Bethel is the hub for some 56 villages in the Lower Kuskokwim Region, an area 300 – 400 miles west of Anchorage that is sparsely inhabited, mainly by native Alaskans, mostly Yup’ik Eskimos.
What’s remarkable about this village is that one of the school’s teachers made a video last year with his class, featuring students and villagers“performing” the Hallelujah chorus.
The video was posted to You-Tube and has had more than a million-and-a-half hits. In other words, it has gone viral.
Going viral sounds like something you’d stay away from at all costs if you had any sense. You wouldn’t touch it with the proverbial 10-foot pole.But in today’s vernacular, going viral is desirable. Quite desirable, and usually results in somebody making lots of money.
For me the term has a close association with diseases run amok. The deadly Ebola virus comes to mind — an infectious disease that passes quickly from one host to another and kills 90 percent of its victims.
What makes a disease an epidemic is a reproduction rate greater than one to one. Meaning for every person who gets the disease, more than one other person is infected.
My year spent in Quinhagak is one I will never forget. As with many remote places that exist on the fringes of society, there is a culture clash that results in often tragic occurrences, the worst of which is untimely death.
While I was in the village, numerous violent deaths were recorded in Alaska, even in so called “civilized” areas like Anchorage, home to 40 percent of the state’s population.
Drownings, accidental shootings, freezing to death, fatal attacks by bear and moose, overdosing on drugs and alcohol, car crashes, plane crashes, falling through the ice: there are any number of gruesome ways to die in a frontier land with a harsh climate.

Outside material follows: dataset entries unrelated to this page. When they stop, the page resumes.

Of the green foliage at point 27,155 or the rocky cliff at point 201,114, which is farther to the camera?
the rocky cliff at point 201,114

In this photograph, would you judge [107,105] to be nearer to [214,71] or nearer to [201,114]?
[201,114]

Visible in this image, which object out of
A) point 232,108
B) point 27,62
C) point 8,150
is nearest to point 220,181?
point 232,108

There was a regulation in the Lower Kuskokwim School District that put a limit on the temperatures during which a school’s students or teachers could fly: If it was colder than 30 below zero, you were grounded.
The rationale was that if the plane crashed, survivors wouldn’t have much of a fighting chance to keep from freezing to death.

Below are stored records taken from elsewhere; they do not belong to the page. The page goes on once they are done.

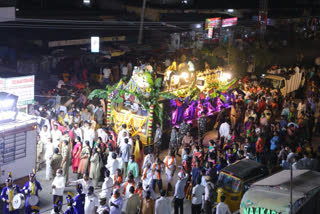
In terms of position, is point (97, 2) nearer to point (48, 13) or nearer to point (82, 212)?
point (48, 13)

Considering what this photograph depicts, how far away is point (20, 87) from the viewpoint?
13.4m

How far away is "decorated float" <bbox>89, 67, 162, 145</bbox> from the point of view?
49.5ft

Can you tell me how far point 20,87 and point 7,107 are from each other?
1.69m

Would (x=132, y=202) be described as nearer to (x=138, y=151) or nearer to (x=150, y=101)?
(x=138, y=151)

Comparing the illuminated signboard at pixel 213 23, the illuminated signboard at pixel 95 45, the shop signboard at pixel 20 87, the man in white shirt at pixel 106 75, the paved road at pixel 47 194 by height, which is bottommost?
the paved road at pixel 47 194

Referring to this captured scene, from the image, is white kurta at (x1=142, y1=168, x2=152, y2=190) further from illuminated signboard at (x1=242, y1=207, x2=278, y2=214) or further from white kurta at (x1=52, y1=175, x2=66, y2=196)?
illuminated signboard at (x1=242, y1=207, x2=278, y2=214)

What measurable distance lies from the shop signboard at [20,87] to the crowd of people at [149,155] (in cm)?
111

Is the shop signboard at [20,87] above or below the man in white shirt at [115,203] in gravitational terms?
above

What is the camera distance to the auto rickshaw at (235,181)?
11180 millimetres

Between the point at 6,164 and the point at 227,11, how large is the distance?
41027 mm

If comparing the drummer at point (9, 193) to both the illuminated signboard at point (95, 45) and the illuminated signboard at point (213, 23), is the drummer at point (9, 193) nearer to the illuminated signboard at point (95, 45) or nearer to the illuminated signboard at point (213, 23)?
the illuminated signboard at point (95, 45)

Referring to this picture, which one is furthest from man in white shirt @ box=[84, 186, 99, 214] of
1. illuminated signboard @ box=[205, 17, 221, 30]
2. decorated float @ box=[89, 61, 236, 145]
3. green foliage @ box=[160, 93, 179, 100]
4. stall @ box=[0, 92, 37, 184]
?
illuminated signboard @ box=[205, 17, 221, 30]

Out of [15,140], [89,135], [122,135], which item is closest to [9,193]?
[15,140]

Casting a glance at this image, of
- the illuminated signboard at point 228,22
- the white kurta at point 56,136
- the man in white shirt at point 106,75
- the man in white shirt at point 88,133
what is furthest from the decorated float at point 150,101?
the illuminated signboard at point 228,22
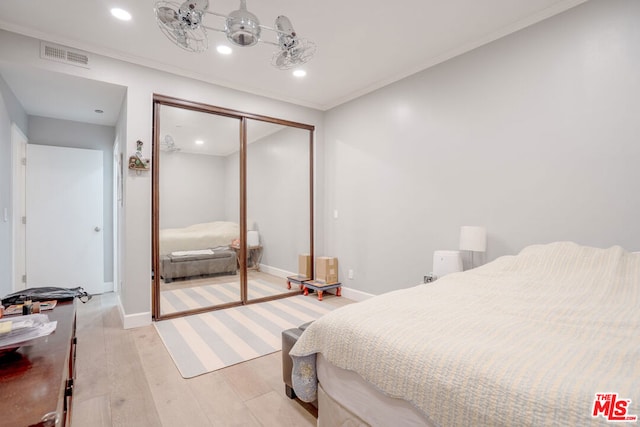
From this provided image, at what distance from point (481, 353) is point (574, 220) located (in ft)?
6.29

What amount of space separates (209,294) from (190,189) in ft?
4.33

When you factor in poverty, unemployment, illiteracy, poor nutrition and a diminished respect for cultural traditions, it’s a wonder people survive in places like Quinhagak, let alone succeed.
Success is of course measured in many different ways. In the U.S., we are prone to measure success by the size of one’s bank account.
But in places like Quinhagak, success can be measured by the number of people who have indoor plumbing.
When I taught there in 2005 –06, very few homes had flush toilets. The problem in the tundra is the permafrost below the ground’s surface. It does not lend itself to septic systems: The ground constantly contracts and expands, and the water table is extremely high.
Therefore, most people, including me when I lived in the relatively cushy teacher’s housing, still have to dump their 5-gallon “honey buckets” in a larger hopper that is dragged to the dump and unceremoniously tipped out onto the ground.
An above-ground sewage system is under construction, but progress is slow as the building season is short and the conditions very problematic.
Many people here in America would consider living in conditions like Quinhagak’s barbaric. This is where that relativity of success comes in.It is said a culture that loses its language will die out within two generations. Across the world, every two weeks a language dies.
In Quinhagak there are elders who do not know the English language. Yup’ik is taught to all young schoolchildren, and there is a concerted effort to keep cultural traditions, especially the language, alive.
At least partly thanks to fourth-grade teacher James Barthelman, the creator of the YouTube Hallelujah video, the school now boasts more computer technology, a film club and a greater sense of pride.
The people of Quinhagak may not have flush toilets, and they may be prone to infectious diseases, but they also know another kind of viral experience, one that has given them a big boost and opened doors to new possibilities.